● **PROBLEM STATEMENT**
Return only those lines of the listing that hold the word "marten".

● **DATA EXCERPTS**
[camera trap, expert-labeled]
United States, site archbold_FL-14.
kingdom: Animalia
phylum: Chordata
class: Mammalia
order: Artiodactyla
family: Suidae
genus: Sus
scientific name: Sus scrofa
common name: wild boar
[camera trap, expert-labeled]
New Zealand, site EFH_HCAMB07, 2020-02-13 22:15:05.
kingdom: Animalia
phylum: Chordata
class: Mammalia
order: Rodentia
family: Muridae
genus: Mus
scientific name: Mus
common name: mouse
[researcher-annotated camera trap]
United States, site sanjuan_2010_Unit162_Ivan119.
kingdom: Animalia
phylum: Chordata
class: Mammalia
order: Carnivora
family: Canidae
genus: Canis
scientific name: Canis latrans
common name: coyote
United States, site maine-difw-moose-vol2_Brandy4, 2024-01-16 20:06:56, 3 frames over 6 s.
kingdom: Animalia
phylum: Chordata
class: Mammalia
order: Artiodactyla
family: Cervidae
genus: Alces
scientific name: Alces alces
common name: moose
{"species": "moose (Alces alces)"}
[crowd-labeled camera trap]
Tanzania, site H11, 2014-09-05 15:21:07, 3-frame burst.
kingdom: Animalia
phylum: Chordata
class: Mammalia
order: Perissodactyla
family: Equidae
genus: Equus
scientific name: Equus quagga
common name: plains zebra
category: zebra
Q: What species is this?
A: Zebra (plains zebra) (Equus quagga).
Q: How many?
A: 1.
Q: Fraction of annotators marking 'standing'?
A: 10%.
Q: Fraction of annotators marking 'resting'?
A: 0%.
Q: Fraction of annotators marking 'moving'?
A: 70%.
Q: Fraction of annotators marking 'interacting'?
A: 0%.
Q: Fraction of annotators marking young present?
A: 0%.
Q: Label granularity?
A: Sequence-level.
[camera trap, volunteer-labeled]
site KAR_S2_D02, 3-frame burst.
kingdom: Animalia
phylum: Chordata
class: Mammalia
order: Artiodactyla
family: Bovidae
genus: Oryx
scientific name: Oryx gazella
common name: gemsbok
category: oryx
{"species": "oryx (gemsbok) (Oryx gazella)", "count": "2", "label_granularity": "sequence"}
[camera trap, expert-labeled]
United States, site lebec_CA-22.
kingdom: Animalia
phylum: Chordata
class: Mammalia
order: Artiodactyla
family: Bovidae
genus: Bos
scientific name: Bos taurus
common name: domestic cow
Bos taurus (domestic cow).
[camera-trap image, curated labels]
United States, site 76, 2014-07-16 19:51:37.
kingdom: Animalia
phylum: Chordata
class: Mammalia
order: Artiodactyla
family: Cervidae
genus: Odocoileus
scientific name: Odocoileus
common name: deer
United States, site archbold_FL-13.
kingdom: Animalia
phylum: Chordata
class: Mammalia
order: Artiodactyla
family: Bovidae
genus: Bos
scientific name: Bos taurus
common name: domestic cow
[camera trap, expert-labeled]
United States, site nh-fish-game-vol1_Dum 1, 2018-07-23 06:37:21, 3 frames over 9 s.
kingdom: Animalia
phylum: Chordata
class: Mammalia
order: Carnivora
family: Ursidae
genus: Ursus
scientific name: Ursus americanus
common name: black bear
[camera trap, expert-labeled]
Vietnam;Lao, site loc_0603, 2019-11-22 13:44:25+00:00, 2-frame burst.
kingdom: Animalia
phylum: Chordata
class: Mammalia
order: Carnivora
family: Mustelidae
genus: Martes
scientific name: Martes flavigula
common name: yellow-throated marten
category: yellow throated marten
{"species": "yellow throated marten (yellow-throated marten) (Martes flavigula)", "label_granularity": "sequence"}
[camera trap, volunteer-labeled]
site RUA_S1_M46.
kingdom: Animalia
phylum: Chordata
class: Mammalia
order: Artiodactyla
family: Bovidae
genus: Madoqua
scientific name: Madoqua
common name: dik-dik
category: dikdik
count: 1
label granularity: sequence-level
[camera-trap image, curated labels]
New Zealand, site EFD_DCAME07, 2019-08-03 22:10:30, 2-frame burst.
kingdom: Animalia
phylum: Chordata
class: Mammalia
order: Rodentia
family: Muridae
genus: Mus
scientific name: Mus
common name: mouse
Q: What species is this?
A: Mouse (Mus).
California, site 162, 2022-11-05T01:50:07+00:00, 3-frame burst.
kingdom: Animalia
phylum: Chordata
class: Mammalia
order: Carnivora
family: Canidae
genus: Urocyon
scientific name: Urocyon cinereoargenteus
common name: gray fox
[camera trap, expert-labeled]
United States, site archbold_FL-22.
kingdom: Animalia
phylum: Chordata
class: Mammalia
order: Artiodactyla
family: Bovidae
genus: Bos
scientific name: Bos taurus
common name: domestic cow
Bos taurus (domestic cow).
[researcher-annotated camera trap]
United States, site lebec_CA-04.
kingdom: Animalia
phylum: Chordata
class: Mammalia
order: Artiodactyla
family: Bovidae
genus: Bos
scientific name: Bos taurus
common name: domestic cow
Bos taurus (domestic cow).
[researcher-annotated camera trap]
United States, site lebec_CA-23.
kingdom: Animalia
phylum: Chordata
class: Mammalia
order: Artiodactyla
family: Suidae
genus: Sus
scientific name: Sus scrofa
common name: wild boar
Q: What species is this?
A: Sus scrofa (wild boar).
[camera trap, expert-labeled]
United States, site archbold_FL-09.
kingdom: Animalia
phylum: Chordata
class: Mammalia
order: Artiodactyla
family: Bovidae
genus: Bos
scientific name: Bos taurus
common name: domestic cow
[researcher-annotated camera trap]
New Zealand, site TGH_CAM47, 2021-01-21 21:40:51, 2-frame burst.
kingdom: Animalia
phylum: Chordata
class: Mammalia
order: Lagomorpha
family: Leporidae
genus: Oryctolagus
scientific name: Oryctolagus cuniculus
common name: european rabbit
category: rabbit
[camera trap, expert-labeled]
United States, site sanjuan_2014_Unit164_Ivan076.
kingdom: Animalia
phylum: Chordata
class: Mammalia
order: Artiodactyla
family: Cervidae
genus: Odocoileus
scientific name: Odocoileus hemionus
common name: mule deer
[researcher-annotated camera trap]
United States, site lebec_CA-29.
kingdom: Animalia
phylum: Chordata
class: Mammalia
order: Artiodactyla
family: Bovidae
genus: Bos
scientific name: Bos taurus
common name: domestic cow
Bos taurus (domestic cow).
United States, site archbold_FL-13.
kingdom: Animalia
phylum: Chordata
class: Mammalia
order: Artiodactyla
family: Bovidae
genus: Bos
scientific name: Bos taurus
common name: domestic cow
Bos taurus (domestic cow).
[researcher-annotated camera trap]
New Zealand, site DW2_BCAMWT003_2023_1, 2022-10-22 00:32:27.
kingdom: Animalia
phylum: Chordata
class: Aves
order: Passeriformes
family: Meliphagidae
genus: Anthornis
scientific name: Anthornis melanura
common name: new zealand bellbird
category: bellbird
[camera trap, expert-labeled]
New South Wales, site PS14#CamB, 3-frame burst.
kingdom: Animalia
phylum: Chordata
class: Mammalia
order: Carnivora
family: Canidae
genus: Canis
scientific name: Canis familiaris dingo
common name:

● **TASK ANSWER**
common name: yellow-throated marten
category: yellow throated marten
{"species": "yellow throated marten (yellow-throated marten) (Martes flavigula)", "label_granularity": "sequence"}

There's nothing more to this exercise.